Emotional arousal has been considered provide the drive needed to propel a living being into responses and action. Responses are executed automatically as per the learnt method, whereas an action is executed as per a plan for achieving specific effects and goals. An action or response is automatically initiated when the drive reaches a Critical Level of Potentiation (CLP) [1]. Emotion is an internal arousal state needed for providing the drive required for the initiation of all responses and actions. Another important processing is the cognitive judgments of the inputs and output, which may mold the actions and responses into positive or negative emotional effects. The cognitive judgments of the behavioral responses and actions of others induced emotions in the receiver, which may be experienced as different levels of happiness, pleasure, pain, fear, sadness, and several more of such feelings, which may be specifically associated with the experiences of an individual. The experiential profile of the drive may generally constitute the positivity or negativity experientially associated with of the propelling force and what they may behaviorally accomplish in the self and others. Social conditioning helps everyone to build the drive stepwise manner, so that it may reach the CLP level gradually and one can control the responses and actions, so that the best and optimum effects are achieved. This learning method must be part of the social system, so that each growing child is trained to build their drive, which would initiate responses and actions.

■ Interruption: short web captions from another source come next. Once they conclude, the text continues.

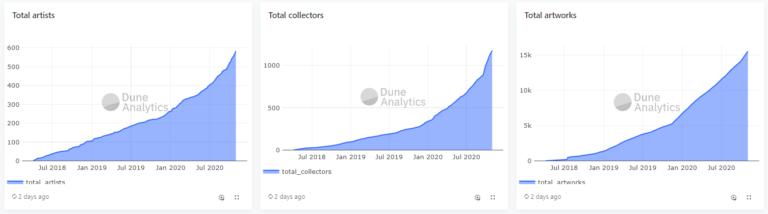 NFT-Statistik von Dune Analytics.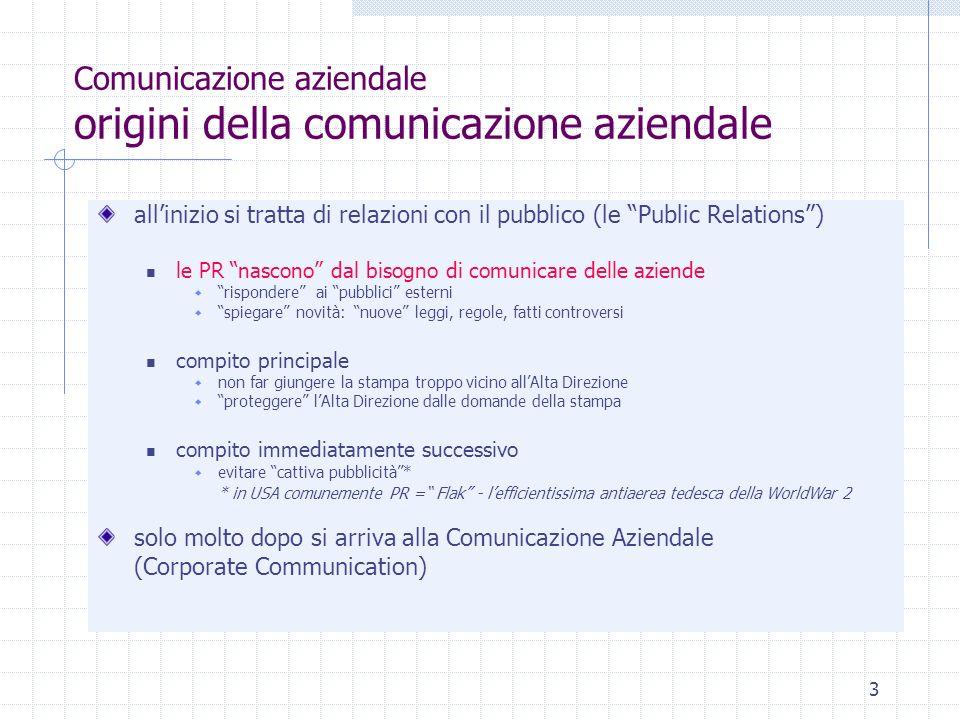 Comunicazione aziendale origini della comunicazione aziendale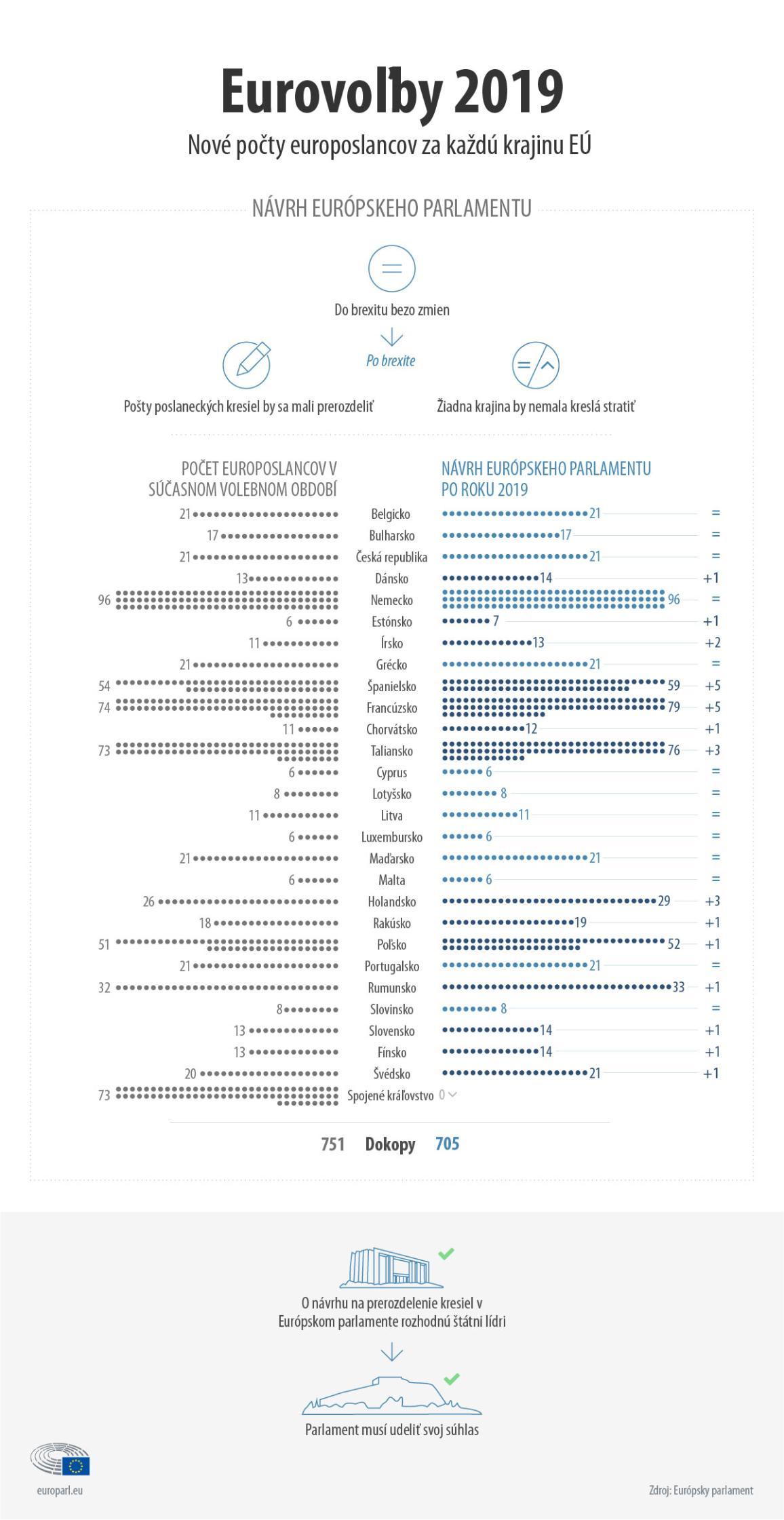 infografika o nových počtoch europoslancov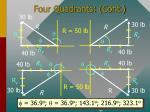 four quadrants cont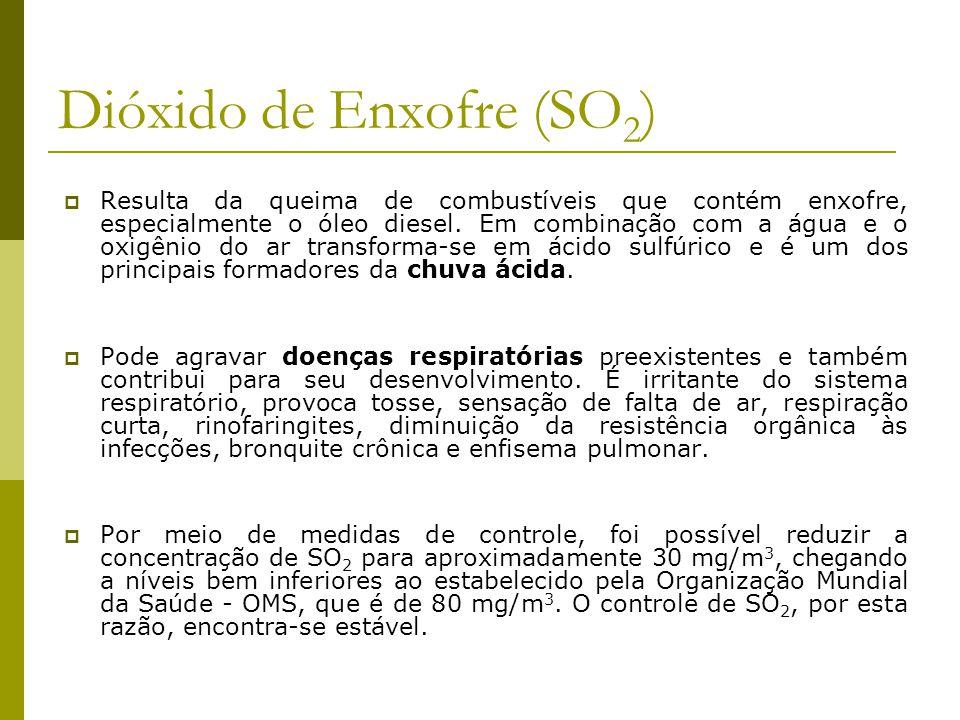 Dióxido de Enxofre (SO 2 ) Resulta da queima de combustíveis que contém enxofre, especialmente o óleo diesel. Em combinação com a água e o oxigênio do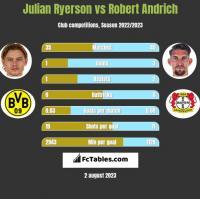 Julian Ryerson vs Robert Andrich h2h player stats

Keywords: Emotional arousal; Critical Level of Potentiation; Bereitschafts potential; Virtual reality; Spiritual force; Preattentive emotional arousal; Cognitive judgments


Living systems make physical contacts with realities through sensory-motor systems, which is experienced by the system. Experiencing is therefore the most vital method for making contacts with reality and reality verifications. A major experiential component is the interpretive process of the contacts, which helps to encode or transcode the experiences. The encoded and transcoded components of the sensory-motor contacts constitute the experience, which the system could reproduce as remembrance. Experiential verifications are the basic methods of subjective reality verifications, used by every individual and living being, which may also be influenced by the knowledge derived from similar previous experiences. Additional human method of verification is the scientific methods of verification, which do not need experiential substantiation as the verification is objective and beyond subjective experiences. Experiential verifications help to bring direct contacts with reality, though the verification is essentially subjective and is controlled by the needs and suggestive effects of the experiences, which are used for the interpretations and justifications of the experiences. On the other hand, verifications objectively carried out without consideration of their subjective experiential effects are considered scientific methods of verification, as they could repeated for eliciting the same results, by all even if they have their own experiential effects, and at any time and place. The same results could be repeated elicited by a system using specific experimentation, whether carried out by man or machine. Any change in the results could be attributed to specific changes in the methods of experimentation or additional effects acquired or employed by the system, all of which could be objectively evaluated and interpreted. On the other hand, experiential verification depends on the concepts used by the experiencing person, his or her mental and physical states, and the consequential effects that be generated by the experiencing person. Hence experiences may not be repeatedly elicited by the same person and others, who share different conceptual systems for explaining the changes and personal effects that may be noticed or experienced. Ancient methods were to employ subjective interpretive methods for assessing and explaining experiences, as they did not know how to employ objective scientific methods.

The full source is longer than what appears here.